On 2014-01-30 14:04, Jousma, David wrote:
> We had some enterprising programmers that coded jobs something like:
> 
> //SORTIN DD DSN=a.data.set.name,disp=shr
> //       dd  &dd1,disp=shr
> //       dd  &DD2,disp=shr
> //       dd  dsn=another.data.set.name,disp=shr
> 
> And in the proc defaulted &DD1, and &DD2 to DUMMY so that they could 
> dynamically change the input datasets.   Problem was when they didn’t use 
> them or only one of them, DFSORT stops reading input and the real datasets 
> beyond the dummy ones never got read, and the JOB finished with RC(0), so it 
> was obvious there was missing data.   With the exit we abend the job.
>  
Much as I detest that behavior (I'd much prefer that DUMMY behaved as "DD 
SPACE=0"), it's documented in JCL Ref. or Using Data Sets or somewhere, so WAD. 
 Implementing DWIM, as you appear to be trying to do is an endless and mostly 
thankless task.  And a sophisticated programmer who knowingly codes DUMMY 
(perhaps to disable some catenands for a test) has much reason to complain when 
experiencing behavior not only unexpected but also contrary to OS documentation.

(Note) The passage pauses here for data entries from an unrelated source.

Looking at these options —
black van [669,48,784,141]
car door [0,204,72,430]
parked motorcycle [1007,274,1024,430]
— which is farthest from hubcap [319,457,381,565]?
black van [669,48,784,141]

Have you tried (or suggested) using "DD SPACE=0" in place of DUMMY?

Even worse (also documented) Allocation substitutes DUMMY for 
"PATH='/dev/null'" or "PATH='//dev/null'", which I deem a colossal 
misapplication of DWIM by the OS designers.  There was *no* reason to do that.  
They might as well, and with similar rationale substitute DUMMY for SPACE=0.  
Fortunately, Allocation is sufficiently dumb that it fails to recognize and 
override the otherwise equivalent "PATH='/dev//null'".

Do you ABEND only if DUMMY is followed by a non-dummy data set?  There should 
be no problem if DUMMY (or several) is/are the last catenand(s).